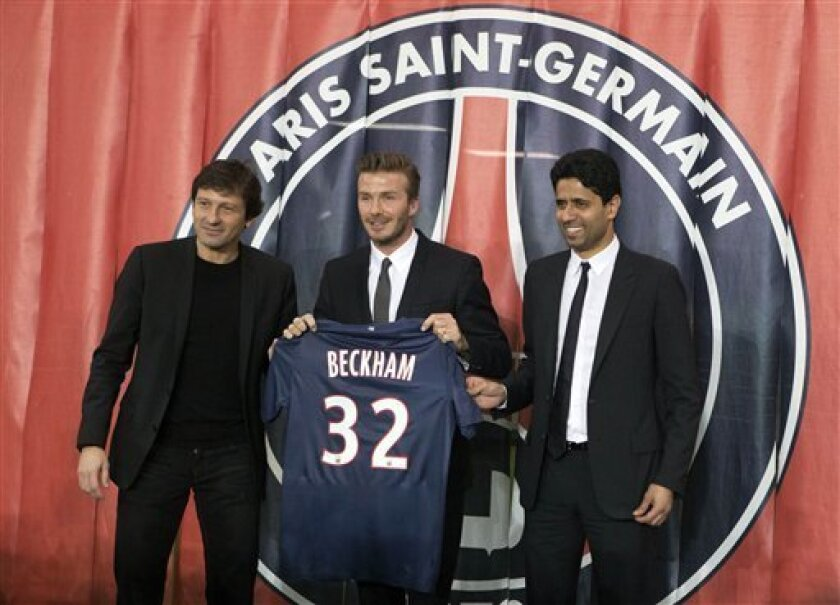 Sports Director Leonardo, left, British soccer player David Beckham, center, and Paris Saint Germain's President Nasser Al-Khelaifi, right, pose with Backham's jersey during a press conference, in at the Parc des Princes stadium in Paris, Thursday, Jan. 31, 2013. David Beckham will join Paris Saint-Germain on Thursday, opting for a move to France after mulling over lucrative offers from around the world since leaving the Los Angeles Galaxy.(AP Photo/Michel Euler)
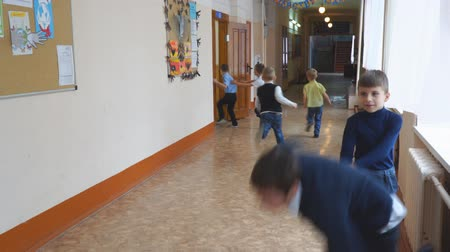 детская площадка : CHAPAEVSK, SAMARA REGION, RUSSIA - OCTOBER 24, 2018: School children at recess in the hallway. Boys playing in the hallway of the school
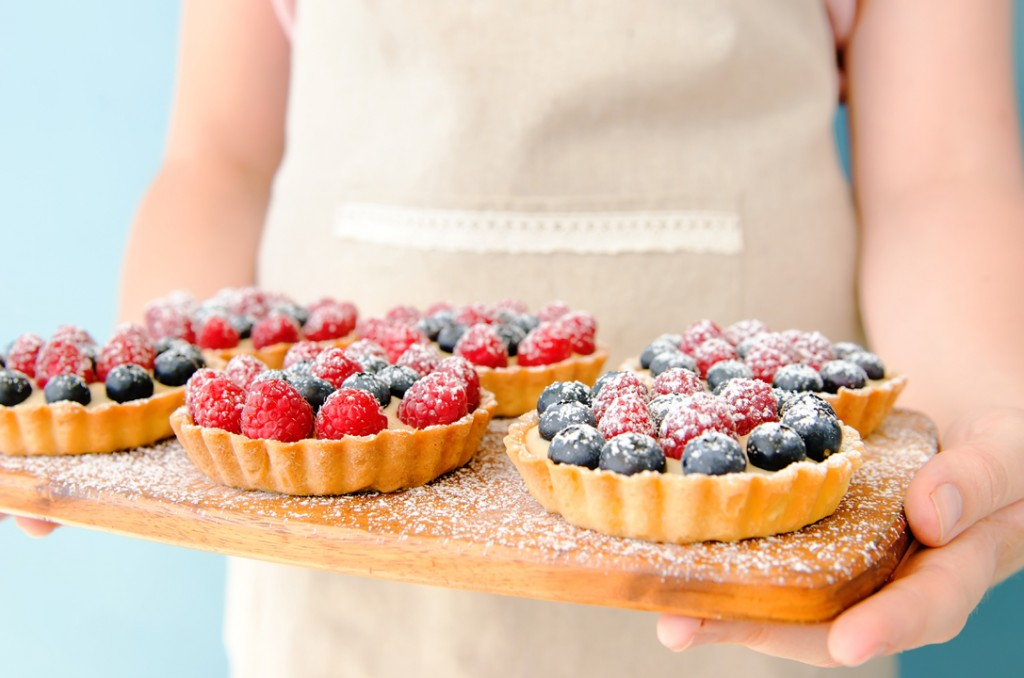 Wooden platter of mixed berry tarts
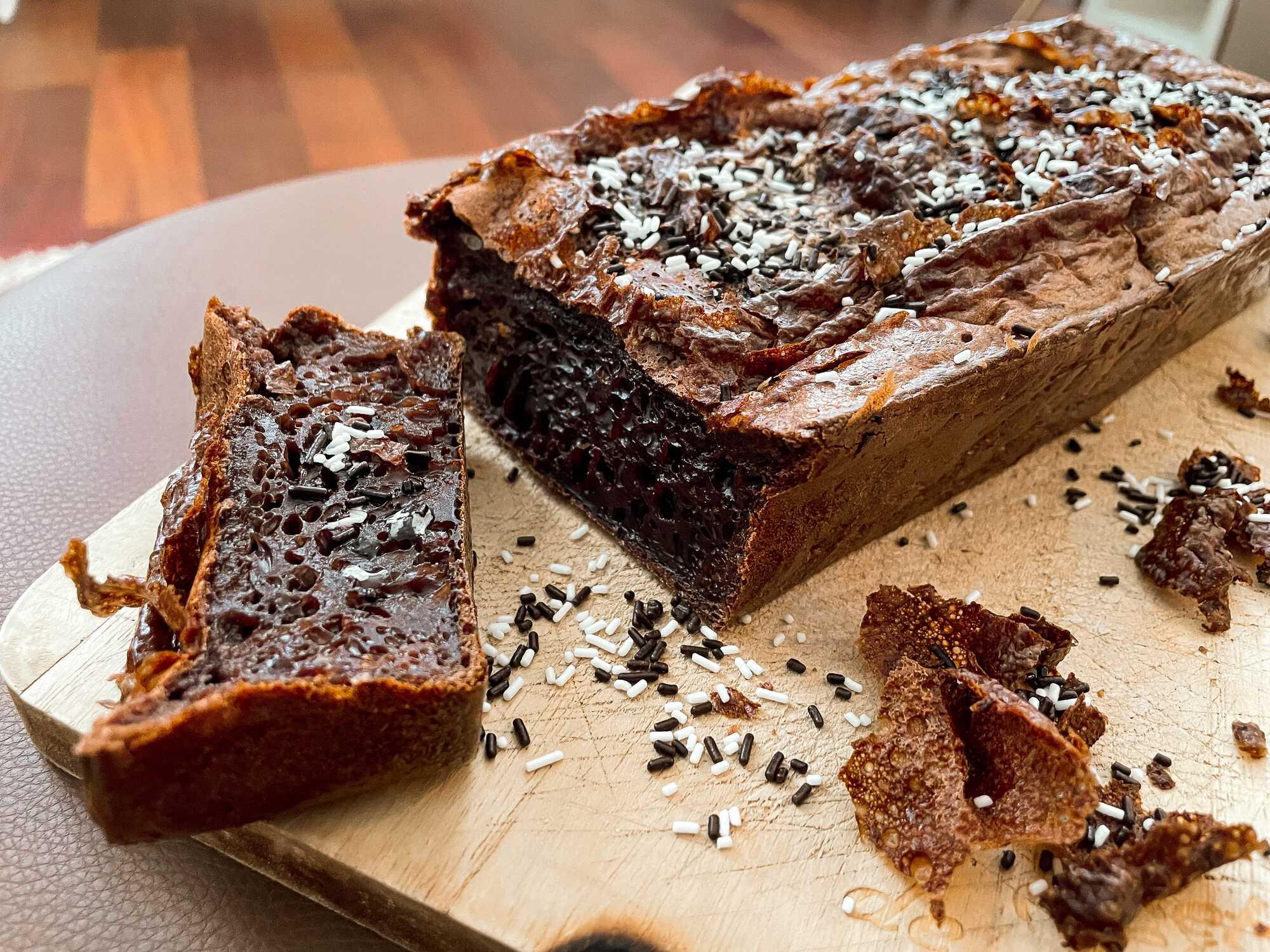 Le gâteau à la crème dessert chocolat est décoré de vermicelles au chocolat et il est posé sur une planche en bois.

**PROBLEM STATEMENT**
In the listing, find the line with "детская площадка : CHAPAEVSK, SAMARA" and retype exactly from there through the last line, both included, leaving the pictures out.

**RESPONSE TO THE TASK**
 детская площадка : CHAPAEVSK, SAMARA REGION, RUSSIA - OCTOBER 24, 2018: School children at recess in the hallway. Boys playing in the hallway of the school
 Wooden platter of mixed berry tarts
 Le gâteau à la crème dessert chocolat est décoré de vermicelles au chocolat et il est posé sur une planche en bois.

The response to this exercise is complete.